YOUR ASSIGNMENT: Could you reproduce every record below exactly as written?
Start of PROVIDED INFORMATION
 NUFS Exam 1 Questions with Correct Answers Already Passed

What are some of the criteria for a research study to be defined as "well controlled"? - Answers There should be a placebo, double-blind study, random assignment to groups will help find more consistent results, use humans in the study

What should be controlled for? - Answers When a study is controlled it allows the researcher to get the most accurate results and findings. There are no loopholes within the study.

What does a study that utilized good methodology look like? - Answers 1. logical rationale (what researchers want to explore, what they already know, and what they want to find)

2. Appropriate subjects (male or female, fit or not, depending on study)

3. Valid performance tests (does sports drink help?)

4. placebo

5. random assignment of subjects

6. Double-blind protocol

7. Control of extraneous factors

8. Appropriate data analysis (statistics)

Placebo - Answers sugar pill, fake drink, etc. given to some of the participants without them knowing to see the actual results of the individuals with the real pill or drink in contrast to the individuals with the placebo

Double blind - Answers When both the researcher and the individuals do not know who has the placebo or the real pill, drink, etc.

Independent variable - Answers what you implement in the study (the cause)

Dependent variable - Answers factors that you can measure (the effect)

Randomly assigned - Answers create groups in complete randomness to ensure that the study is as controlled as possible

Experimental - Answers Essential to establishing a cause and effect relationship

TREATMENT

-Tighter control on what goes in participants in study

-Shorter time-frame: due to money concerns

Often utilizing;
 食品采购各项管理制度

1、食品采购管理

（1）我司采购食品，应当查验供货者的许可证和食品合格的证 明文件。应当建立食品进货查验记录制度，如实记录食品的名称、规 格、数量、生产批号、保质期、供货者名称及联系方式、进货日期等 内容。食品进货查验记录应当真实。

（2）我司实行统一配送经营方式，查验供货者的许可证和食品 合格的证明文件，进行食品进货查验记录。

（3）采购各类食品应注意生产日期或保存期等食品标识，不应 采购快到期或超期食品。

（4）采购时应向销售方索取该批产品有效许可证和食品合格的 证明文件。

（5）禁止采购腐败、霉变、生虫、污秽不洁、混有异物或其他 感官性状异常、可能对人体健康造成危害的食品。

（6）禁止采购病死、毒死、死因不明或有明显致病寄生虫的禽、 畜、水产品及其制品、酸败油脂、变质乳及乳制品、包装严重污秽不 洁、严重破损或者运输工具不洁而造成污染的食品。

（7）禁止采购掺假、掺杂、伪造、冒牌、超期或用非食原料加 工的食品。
End of PROVIDED INFORMATION
WORKED SOLUTION:
 NUFS Exam 1 Questions with Correct Answers Already Passed

What are some of the criteria for a research study to be defined as "well controlled"? - Answers There should be a placebo, double-blind study, random assignment to groups will help find more consistent results, use humans in the study

What should be controlled for? - Answers When a study is controlled it allows the researcher to get the most accurate results and findings. There are no loopholes within the study.

What does a study that utilized good methodology look like? - Answers 1. logical rationale (what researchers want to explore, what they already know, and what they want to find)

2. Appropriate subjects (male or female, fit or not, depending on study)

3. Valid performance tests (does sports drink help?)

4. placebo

5. random assignment of subjects

6. Double-blind protocol

7. Control of extraneous factors

8. Appropriate data analysis (statistics)

Placebo - Answers sugar pill, fake drink, etc. given to some of the participants without them knowing to see the actual results of the individuals with the real pill or drink in contrast to the individuals with the placebo

Double blind - Answers When both the researcher and the individuals do not know who has the placebo or the real pill, drink, etc.

Independent variable - Answers what you implement in the study (the cause)

Dependent variable - Answers factors that you can measure (the effect)

Randomly assigned - Answers create groups in complete randomness to ensure that the study is as controlled as possible

Experimental - Answers Essential to establishing a cause and effect relationship

TREATMENT

-Tighter control on what goes in participants in study

-Shorter time-frame: due to money concerns

Often utilizing;
 食品采购各项管理制度

1、食品采购管理

（1）我司采购食品，应当查验供货者的许可证和食品合格的证 明文件。应当建立食品进货查验记录制度，如实记录食品的名称、规 格、数量、生产批号、保质期、供货者名称及联系方式、进货日期等 内容。食品进货查验记录应当真实。

（2）我司实行统一配送经营方式，查验供货者的许可证和食品 合格的证明文件，进行食品进货查验记录。

（3）采购各类食品应注意生产日期或保存期等食品标识，不应 采购快到期或超期食品。

（4）采购时应向销售方索取该批产品有效许可证和食品合格的 证明文件。

（5）禁止采购腐败、霉变、生虫、污秽不洁、混有异物或其他 感官性状异常、可能对人体健康造成危害的食品。

（6）禁止采购病死、毒死、死因不明或有明显致病寄生虫的禽、 畜、水产品及其制品、酸败油脂、变质乳及乳制品、包装严重污秽不 洁、严重破损或者运输工具不洁而造成污染的食品。

（7）禁止采购掺假、掺杂、伪造、冒牌、超期或用非食原料加 工的食品。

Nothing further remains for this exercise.